> **Work instructions**
Find every line in the records below that contains the word "closest" and copy each of those lines. Case matters, so only count matches with the same capitalization.

> **Given information**
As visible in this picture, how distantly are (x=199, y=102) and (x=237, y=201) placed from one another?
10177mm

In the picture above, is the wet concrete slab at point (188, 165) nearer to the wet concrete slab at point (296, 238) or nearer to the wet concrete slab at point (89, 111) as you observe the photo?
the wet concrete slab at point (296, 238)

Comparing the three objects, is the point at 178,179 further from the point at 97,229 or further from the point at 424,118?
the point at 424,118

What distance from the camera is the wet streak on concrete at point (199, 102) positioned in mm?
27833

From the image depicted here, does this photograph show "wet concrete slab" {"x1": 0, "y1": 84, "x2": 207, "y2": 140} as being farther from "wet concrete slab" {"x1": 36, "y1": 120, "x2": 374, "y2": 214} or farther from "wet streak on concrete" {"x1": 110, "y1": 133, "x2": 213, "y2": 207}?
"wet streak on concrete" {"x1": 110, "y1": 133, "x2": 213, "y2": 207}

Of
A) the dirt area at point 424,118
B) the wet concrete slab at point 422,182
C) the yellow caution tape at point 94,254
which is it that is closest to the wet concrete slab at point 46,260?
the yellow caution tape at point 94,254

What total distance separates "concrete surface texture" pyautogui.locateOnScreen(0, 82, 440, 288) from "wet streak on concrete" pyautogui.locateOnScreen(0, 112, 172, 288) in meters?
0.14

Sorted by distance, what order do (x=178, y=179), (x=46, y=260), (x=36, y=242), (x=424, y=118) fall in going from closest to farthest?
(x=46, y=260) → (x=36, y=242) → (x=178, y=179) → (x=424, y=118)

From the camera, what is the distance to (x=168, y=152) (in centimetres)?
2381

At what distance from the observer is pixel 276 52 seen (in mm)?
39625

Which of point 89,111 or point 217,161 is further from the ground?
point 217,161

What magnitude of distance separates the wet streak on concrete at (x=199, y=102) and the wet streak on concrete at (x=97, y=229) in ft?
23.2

---

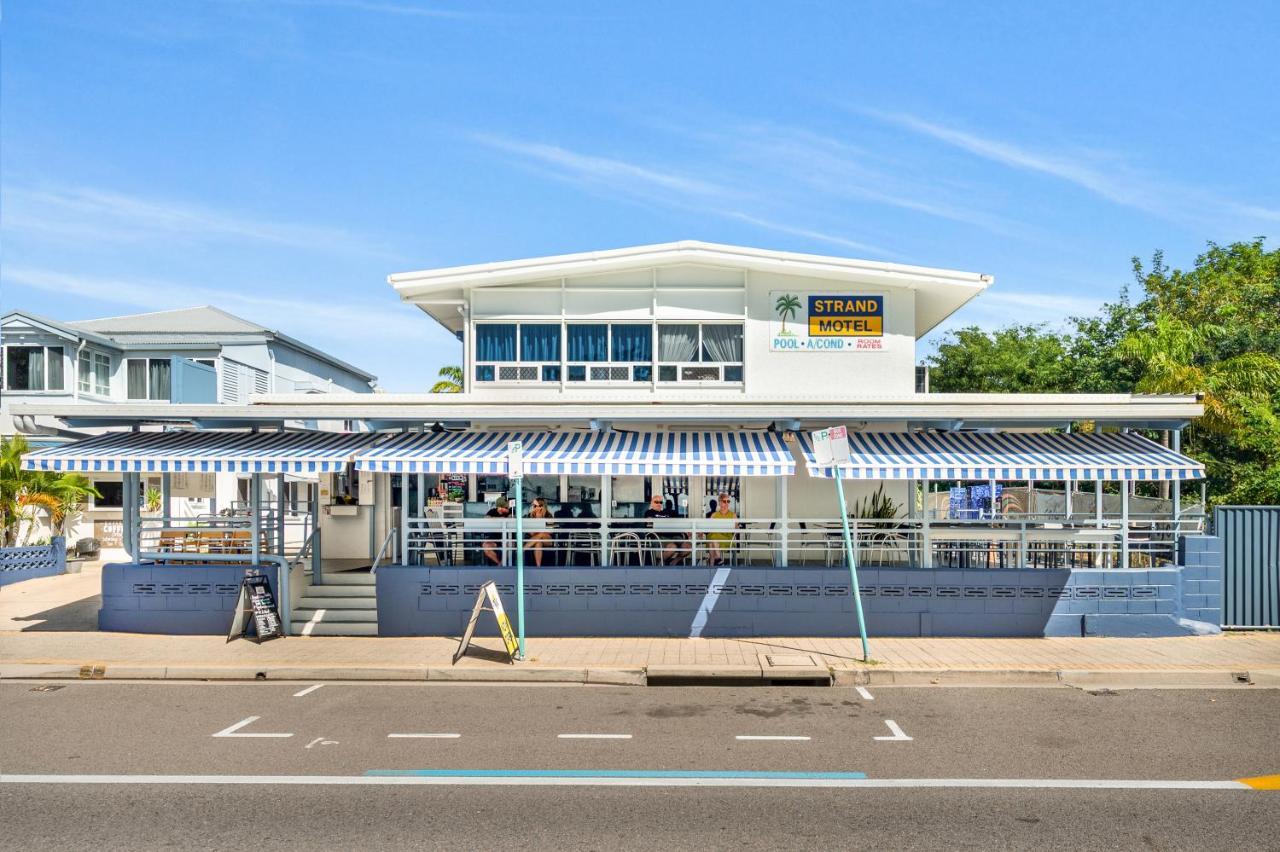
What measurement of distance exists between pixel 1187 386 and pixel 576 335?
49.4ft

> **The completed task**
which is it that is closest to the wet concrete slab at point 46,260?
Sorted by distance, what order do (x=178, y=179), (x=46, y=260), (x=36, y=242), (x=424, y=118) fall in going from closest to farthest?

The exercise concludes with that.